Source document ▸
((
The New York- and Hong Kong-listed company has been “cautious and conservative” in this year’s investments, Qichacha said. “Alibaba tends either to let money flow to mature projects, investing huge amounts to gain more say in the projects; or it prefers to invest in projects that help it replicate the business that it was best at, especially overseas,” said Xia Qiong, an analyst at Qichacha.

Alibaba’s 22 deals in the first seven months included investments in community group buying start-up Nice Tuan and Chinese powerbank rental firm Energy Monster, as well as a US$350 million investment in Turkish e-commerce firm Trendyol Group.

For the seven-month period, 14 of Alibaba’s investment projects, or 63.6 per cent of the total, were deals in which the e-commerce giant was the sole investor, while half were considered “strategic” in that they have a long-term impact on the company’s future development, according to the report.

A visitor looks at digital devices offered by Alibaba during the China International Fair for Trade in Services (CIFTIS) in Beijing, Sept. 6, 2021. Photo: AP

The slower pace of external investments come as Alibaba has implemented some critical organisational changes in the past few months.

The company separated its domestic and overseas e-commerce businesses in a management reshuffle announced earlier this week.

In July, it formed a new life services division that included digital mapping platform Amap, online travel business Fliggy, and local services platforms Ele.me and Koubei, a move aimed at ratcheting up competition with on-demand local services market leader Meituan.
))
Excerpts from a spatial dataset
((
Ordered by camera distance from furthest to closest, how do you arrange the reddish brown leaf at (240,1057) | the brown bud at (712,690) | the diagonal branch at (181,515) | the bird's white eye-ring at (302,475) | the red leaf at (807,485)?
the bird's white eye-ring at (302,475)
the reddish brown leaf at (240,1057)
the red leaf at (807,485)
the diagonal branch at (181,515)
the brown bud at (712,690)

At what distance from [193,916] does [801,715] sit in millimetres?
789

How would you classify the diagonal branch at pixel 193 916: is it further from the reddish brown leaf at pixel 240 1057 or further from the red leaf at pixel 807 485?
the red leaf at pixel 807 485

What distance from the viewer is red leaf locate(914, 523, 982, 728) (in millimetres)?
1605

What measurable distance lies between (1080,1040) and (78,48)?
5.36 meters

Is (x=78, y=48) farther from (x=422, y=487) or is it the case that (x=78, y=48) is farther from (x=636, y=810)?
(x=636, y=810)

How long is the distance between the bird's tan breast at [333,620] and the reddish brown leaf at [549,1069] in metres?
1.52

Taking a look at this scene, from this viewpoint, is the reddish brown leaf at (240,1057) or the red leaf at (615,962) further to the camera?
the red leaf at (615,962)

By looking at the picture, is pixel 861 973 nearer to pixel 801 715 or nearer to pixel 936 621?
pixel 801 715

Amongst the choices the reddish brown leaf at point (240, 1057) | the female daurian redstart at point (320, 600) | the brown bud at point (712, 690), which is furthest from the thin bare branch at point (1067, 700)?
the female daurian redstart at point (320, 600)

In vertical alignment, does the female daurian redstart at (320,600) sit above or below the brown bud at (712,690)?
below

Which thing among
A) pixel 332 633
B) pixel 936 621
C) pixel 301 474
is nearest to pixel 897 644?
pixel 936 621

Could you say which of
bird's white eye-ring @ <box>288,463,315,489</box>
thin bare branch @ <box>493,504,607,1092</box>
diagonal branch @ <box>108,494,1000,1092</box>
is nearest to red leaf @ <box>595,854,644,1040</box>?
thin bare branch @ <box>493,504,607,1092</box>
))
Task goal ▸ From the passage on Alibaba's investments, copy word for word the stretch from "In July, it" through "market leader Meituan.". None of the lines are needed for this work.

Task answer ▸
In July, it formed a new life services division that included digital mapping platform Amap, online travel business Fliggy, and local services platforms Ele.me and Koubei, a move aimed at ratcheting up competition with on-demand local services market leader Meituan.